Out of interest, you might want to read about Kaysera Stops Pretty Places, an 18-year-old indigenous woman who was missing and found murdered in Montana. There might be something pretty dark behind the investigation of her death, though, that wasn't relevant to the Gabby story.
I haven't really been paying attention to missing girls races, but it seems to me that most of the "amber alerts" issued over the past years in my area have been Hispanic girls. At least those are the ones I recall. Guess I have a thing for Hispanic women, huh?
Where I live, most of the "amber alerts" have been Black children under the age of 10. And for some bizarre reason, out of the small towns. Anytime I've been to Wal-Mart and found posters of missing children, most of them are Black or Hispanic. A large number of them runaways.
Yeah, "pretty young blonde White girl missing" is the headline grabber. And this from the same media that howls so loudly about minority under representation. The media are verminous scavengers. This particular incident happened quite close to me. Prosser res is only about a half hour away. Used to hang out in that area a lot when I was in my 20s and lived just outside of Reno.
Folks hereabouts get pretty stirred up when a murder like this happens close. A story like this will always headline before the Hispanic or Black girl who gets shot in a driveby down on Sutro and Montello. Which does stir me up a bit considering how the media is always finding RACISM hiding in every quarter but their own.

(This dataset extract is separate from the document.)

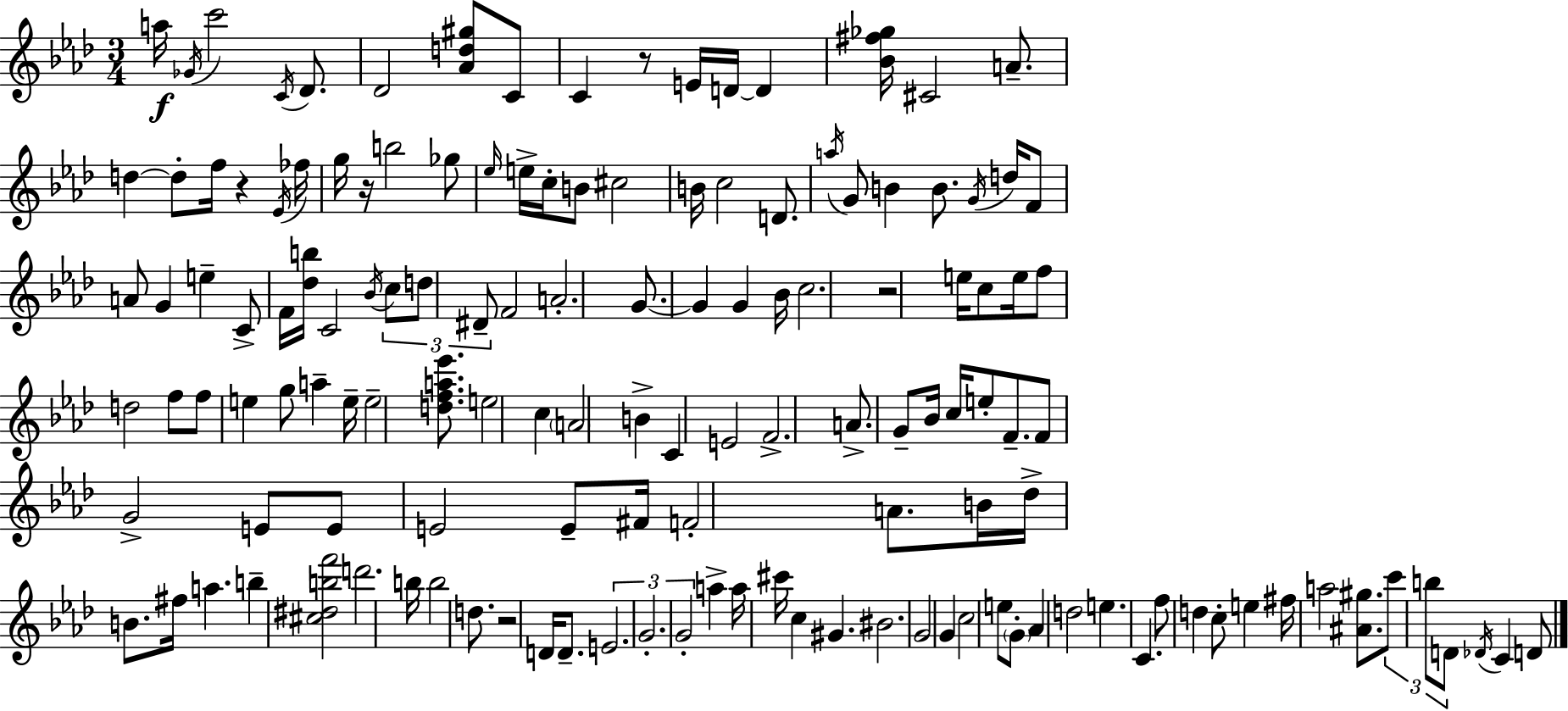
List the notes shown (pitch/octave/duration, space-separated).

But sometimes it does matter on how they get justice, or don't.
Out of interest, you might want to read about Kaysera Stops Pretty Places, an 18-year-old indigenous woman who was missing and found murdered in Montana. There might be something pretty dark behind the investigation of her death, though, that wasn't relevant to the Gabby story.
Stories like that can do something to scare me. Same goes for a Black male, geology student, in his 20s who went missing in the Arizona desert. He went missing in June 2021. It's August 2022 and still no answers. While Gabby Petito was getting all kinds of coverage, Daniel Robinson, well, let's just say I haven't heard his name mentioned nearly as much.
It scares me because I have a habit of traveling alone, sometimes to remote places.
I don't question why stories about blonde women going missing gain alot of traction. There is something else that should be asked. Why do we rarely get stories about men going missing? I also think about why stories about Black and Hispanic children going missing rarely gain traction. I try to avoid Wal-Mart. However, whenever I have gone to Wal-Mart, I see several pictures of children going missing. Most of them are Black or Hispanic. For as long as I've been alive, Black and Hispanic children get far less attention when they go missing. Men of any race rarely get as much attention either.
That’s because their parents don’t go to the media as much, or the news media isn’t shocked enough when crime happens in high crime areas. If people want more coverage demand it.
Where I live, most of the "amber alerts" have been Black children under the age of 10. And for some bizarre reason, out of the small towns. Anytime I've been to Wal-Mart and found posters of missing children, most of them are Black or Hispanic. A large number of them runaways.
Most amber alerts are children taken by a parent in a custody dispute.
Most amber alerts are children taken by a parent in a custody dispute.
I've noticed that too, especially when White children go missing.